■ **TEXTE**
Linéarité impeccable, beauté d’une voix somptueuse et puissante dans tous les registres, clarté lumineuse du timbre sur toute la tessiture, articulation soignée, raffinement expressif, projection ample sans le moindre effort, registre aigu rayonnant. En outre Asmik Grigorian ne chante pas des personnages : elle les habite. Sa seule présence sur scène, avant même qu’elle n’émette la moindre note, fascine. Et chaque nouveau rôle qu’elle incarne vient confirmer qu’elle s’inscrit déjà dans la lignée des très grandes tragédiennes lyriques du répertoire. Pour Wagner : aujourd’hui Senta, demain peut être Sieglinde, voire Isolde.

Bryn Terfel un évident charisme théâtral dans un rôle qu’il a fait sien
Bryn Terfel – anobli par la Reine d’Angleterre avec le titre de « Sir » – a fait sien, depuis de nombreuses années, le rôle du Hollandais marqué notamment par la production de Tim Albery au Royal Opera House à Londres en 2009 ( puis en 2015) qui demeure une référence en la matière laissant de surcroît, en éloquent témoignage, la captation vidéo de la production de Zurich (2015) sous la baguette de Alain Altinoglu ( sans compter – entre autres – ses prestations dans ce rôle à la Scala de Milan en 2013 ou à l’Opéra de Vienne en 2014 )

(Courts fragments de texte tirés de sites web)
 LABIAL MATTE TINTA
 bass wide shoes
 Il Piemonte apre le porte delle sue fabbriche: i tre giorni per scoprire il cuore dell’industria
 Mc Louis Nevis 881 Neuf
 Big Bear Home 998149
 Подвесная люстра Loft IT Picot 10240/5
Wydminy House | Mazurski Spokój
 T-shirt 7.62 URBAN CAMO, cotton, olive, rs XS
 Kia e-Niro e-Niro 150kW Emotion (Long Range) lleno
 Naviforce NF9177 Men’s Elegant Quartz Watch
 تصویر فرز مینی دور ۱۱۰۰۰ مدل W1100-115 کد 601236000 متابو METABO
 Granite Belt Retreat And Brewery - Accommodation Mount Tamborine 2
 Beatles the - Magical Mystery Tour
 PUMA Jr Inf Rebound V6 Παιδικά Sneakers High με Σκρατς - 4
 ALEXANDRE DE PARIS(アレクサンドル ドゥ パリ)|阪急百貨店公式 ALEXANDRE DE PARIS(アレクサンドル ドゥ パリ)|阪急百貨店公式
--
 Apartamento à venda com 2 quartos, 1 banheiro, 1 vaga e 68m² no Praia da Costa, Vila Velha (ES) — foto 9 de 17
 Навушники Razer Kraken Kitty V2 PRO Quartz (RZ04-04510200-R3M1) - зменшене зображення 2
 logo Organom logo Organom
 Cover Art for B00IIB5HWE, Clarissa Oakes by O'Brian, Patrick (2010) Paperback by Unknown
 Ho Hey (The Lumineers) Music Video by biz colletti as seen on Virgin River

■ **CONSIGNES**
- a) Répondez à ces questions sur le texte sur Asmik Grigorian et Bryn Terfel :
(i) Quel rôle de Wagner Asmik Grigorian tient-elle « aujourd'hui » ?
(ii) Quel titre Bryn Terfel a-t-il reçu de la Reine d'Angleterre ?
(iii) Sous la baguette de qui la production de Zurich de 2015 a-t-elle été captée en vidéo ?
- b) Renvoyez à l'identique le passage du texte sur Asmik Grigorian et Bryn Terfel qui commence aux mots « Linéarité impeccable, beauté » et s'arrête après « Sieglinde, voire Isolde. ».
- c) Donnez la suite du texte sur Asmik Grigorian et Bryn Terfel, à partir de l'endroit où il s'interrompt.
Les enregistrements n'ont aucun lien avec le texte sur Asmik Grigorian et Bryn Terfel.

■ **RÉPONSES**
- a)
(i) Senta.
(ii) Le titre de « Sir ».
(iii) Sous la baguette d'Alain Altinoglu.

- b)
Linéarité impeccable, beauté d’une voix somptueuse et puissante dans tous les registres, clarté lumineuse du timbre sur toute la tessiture, articulation soignée, raffinement expressif, projection ample sans le moindre effort, registre aigu rayonnant. En outre Asmik Grigorian ne chante pas des personnages : elle les habite. Sa seule présence sur scène, avant même qu’elle n’émette la moindre note, fascine. Et chaque nouveau rôle qu’elle incarne vient confirmer qu’elle s’inscrit déjà dans la lignée des très grandes tragédiennes lyriques du répertoire. Pour Wagner : aujourd’hui Senta, demain peut être Sieglinde, voire Isolde.

- c)
Dans son interview contenu dans le programme de la saison monégasque le célèbre baryton gallois indique que selon lui « Le Vaisseau fantôme représente la quintessence du mythe et du rêve entrelacés avec la force de l’amour absolu d’une femme fidèle » . Au début de cette année, de retour au Metropolitan Opera de New York où il chantait Scarpia dans Tosca jusqu’au 23 janvier, Bryn Terfel a, une nouvelle fois, laissé entendre qu’il allait sans doute arrêter l’opéra à l’aube de ses 60 ans ( en ce mois de novembre) ou tout au moins abandonner certains rôles et peut être celui du Hollandais. Chapeau bas pour pareille prise de conscience et humilité qui ne sont pas communes dans la sphère artistique !
Pour autant Bryn Terfel, pour cette étape monégasque, met encore au service de sa longue fréquentation du Hollandais son « art de dire » un texte chanté en y apportant un soin dans l’expression et les nuances afin d’offrir nombre de couleurs d’une palette à ce spectre d’un marin maudit aux sentiments complexes.
Certaines phrases presque murmurées, quelques piani adroitement négociés, un évident charisme théâtral viennent servir un personnage étrangement fragile partagé entre la peur, l’amour et une certaine rage à laquelle s’oppose une véritable introspection.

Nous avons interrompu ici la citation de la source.